Justina nodded. He’d driven. Of course he had. Could she really imagine him obediently trooping onto the transport provided like everybody else? He was the ultimate control freak, and whatever happened it always had to be on his terms.

She sucked in a deep breath. ‘What I don’t understand is why you happen to be sitting here?’

‘For exactly the same reason as you, I imagine. Waiting for the wedding breakfast to begin, and with it the opportunity to toast the bride and groom and wish them many happy years of wedded bliss.’

‘Please don’t wilfully misunderstand me, Dante. That’s not what I meant and you know it.’ Reluctantly Justina’s eyes focussed on the hard planes of his face, which were softened only by the sensual curves of his lips. She saw the faint shadow at his jaw which always appeared, no matter how often he shaved.

Why did he have to be so damned sexy? she thought. And why was her traitorous body reacting so hungrily to him as she breathed in his warm and earthy scent?

‘I looked at the table plan and your name was nowhere near mine. I was just celebrating my good fortune at such a sympathetic placement and now I find you next to me. So how did that happen, Dante?’

‘Simple. I changed the names,’ he said unrepentantly.

Justina glared at him. How could she have forgotten his high-handedness? That way he had of just blazing in and taking whatever it was he wanted as if the world was just one giant boardroom? ‘You can’t turn up at a posh society wedding and start rearranging the seating!’

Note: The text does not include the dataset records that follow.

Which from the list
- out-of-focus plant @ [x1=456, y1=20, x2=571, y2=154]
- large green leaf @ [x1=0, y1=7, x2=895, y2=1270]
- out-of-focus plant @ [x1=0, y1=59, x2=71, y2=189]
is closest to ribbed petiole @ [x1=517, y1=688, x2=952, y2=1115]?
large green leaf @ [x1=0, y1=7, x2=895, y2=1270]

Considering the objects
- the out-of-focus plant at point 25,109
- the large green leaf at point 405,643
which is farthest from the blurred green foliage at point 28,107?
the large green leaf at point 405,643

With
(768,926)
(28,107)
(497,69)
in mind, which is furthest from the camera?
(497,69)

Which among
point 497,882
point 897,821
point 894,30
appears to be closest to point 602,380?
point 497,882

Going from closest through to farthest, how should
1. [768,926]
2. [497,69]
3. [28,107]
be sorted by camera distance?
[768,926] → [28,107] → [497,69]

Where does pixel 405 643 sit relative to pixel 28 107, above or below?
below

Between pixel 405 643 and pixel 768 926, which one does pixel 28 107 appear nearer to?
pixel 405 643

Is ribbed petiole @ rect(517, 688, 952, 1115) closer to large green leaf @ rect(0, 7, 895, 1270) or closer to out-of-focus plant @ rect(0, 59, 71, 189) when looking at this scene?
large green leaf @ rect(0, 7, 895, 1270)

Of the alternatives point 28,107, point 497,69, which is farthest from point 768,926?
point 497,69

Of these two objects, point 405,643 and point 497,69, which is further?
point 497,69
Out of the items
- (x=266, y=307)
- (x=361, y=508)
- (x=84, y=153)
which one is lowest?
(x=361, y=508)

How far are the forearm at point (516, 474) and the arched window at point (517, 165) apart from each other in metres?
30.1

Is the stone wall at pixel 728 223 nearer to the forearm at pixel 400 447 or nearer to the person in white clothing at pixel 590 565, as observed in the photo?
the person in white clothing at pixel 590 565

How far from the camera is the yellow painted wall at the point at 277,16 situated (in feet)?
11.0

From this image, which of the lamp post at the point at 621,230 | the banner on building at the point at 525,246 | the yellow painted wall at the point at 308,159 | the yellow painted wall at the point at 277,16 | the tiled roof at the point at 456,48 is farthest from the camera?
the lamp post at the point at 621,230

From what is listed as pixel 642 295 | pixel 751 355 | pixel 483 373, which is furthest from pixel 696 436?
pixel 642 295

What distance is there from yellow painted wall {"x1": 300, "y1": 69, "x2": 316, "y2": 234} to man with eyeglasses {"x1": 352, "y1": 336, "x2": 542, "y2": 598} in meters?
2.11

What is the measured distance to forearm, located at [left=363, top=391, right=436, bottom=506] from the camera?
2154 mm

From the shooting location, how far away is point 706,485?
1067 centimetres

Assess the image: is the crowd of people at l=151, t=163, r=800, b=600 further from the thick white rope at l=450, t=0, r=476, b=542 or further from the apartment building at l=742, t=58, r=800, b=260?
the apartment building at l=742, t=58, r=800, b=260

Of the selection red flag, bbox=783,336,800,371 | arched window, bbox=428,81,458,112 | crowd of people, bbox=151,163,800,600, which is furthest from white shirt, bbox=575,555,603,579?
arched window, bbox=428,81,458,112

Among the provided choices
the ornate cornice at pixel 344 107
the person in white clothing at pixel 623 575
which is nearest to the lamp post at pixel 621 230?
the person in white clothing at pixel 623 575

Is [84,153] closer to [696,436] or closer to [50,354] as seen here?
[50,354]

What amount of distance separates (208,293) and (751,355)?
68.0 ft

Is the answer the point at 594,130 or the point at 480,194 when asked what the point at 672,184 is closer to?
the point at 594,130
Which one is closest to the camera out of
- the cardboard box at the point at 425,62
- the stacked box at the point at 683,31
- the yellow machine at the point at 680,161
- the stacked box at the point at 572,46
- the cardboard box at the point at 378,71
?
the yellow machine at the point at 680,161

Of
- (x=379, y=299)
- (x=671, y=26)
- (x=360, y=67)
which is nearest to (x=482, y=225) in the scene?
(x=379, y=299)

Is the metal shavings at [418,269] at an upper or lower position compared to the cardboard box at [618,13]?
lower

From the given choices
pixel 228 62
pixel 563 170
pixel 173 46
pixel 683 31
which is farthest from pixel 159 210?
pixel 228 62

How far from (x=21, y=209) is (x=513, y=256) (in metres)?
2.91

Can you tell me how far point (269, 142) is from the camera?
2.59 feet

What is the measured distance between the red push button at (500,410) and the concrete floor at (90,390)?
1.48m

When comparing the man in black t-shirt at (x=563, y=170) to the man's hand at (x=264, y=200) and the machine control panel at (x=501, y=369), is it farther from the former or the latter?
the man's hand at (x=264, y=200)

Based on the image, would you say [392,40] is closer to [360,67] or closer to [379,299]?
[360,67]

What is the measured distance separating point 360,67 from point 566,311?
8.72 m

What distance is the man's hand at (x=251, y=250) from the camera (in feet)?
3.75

‘I just did.’ He sat back in his seat and glittered her a lazy smile. ‘And since no one else has a problem with it I suggest you go with the flow and enjoy yourself.’

‘Enjoy myself? With you beside me? That’s a joke, right?’ She bent to put her bag on the floor, mainly in an attempt to disguise the sudden tremble of her fingers. ‘If I wanted to spend the afternoon in the company of a snake I’d head for the nearest pit.’

Dante saw the mutinous look on her face as she lifted her head again and for a moment he almost smiled. How could he have forgotten her outrageous defiance—the only woman in the world who had not deferred to his wishes? Who had been determined to get her voice heard and insisted that her career was just as important as his.

For a while he had enjoyed their delicious battle of wills, with the subsequent make-up sessions which had been all about red-hot passion. Until he’d been forced to realise that she meant what she said. That her objections had not been some sustained sexual tease and that she had no intention of compromising her lifestyle after their marriage. She was a singer and a performer, she’d told him, and she’d been given opportunities which came along all too rarely. She’d told him she couldn’t—no—she wouldn’t turn them down. She’d also smilingly had the nerve to tell him to stop being such a dinosaur and to respect how important her career was. But behind her smile had been the definite glint of steel, and that had unsettled him. He remembered being furious and then—surprisingly—hurt. Until he’d forced himself to be grateful for his lucky escape. Because her attitude did not bode well for a long-term relationship with someone like him.

His thoughts cleared and he found himself looking into clear amber eyes which were framed so exquisitely by her dark lashes. He waited until their wine had been poured and then let his gaze linger on her bare left hand.

‘So. No wedding band. I note that you have not been as fortunate as your bandmate in the matrimonial stakes,’ he observed.

Pausing midmouthful of wine, Justina almost choked with indignation. ‘The matrimonial stakes! It’s not some kind of horse race!’

‘No?’ He shrugged. ‘But it is a race, all the same. Most women like to be in a permanent relationship by the time they’re your age because they are thinking about the inevitable ticking of their biological clock. What are you now, Justina? Thirty-one? Thirty-two?’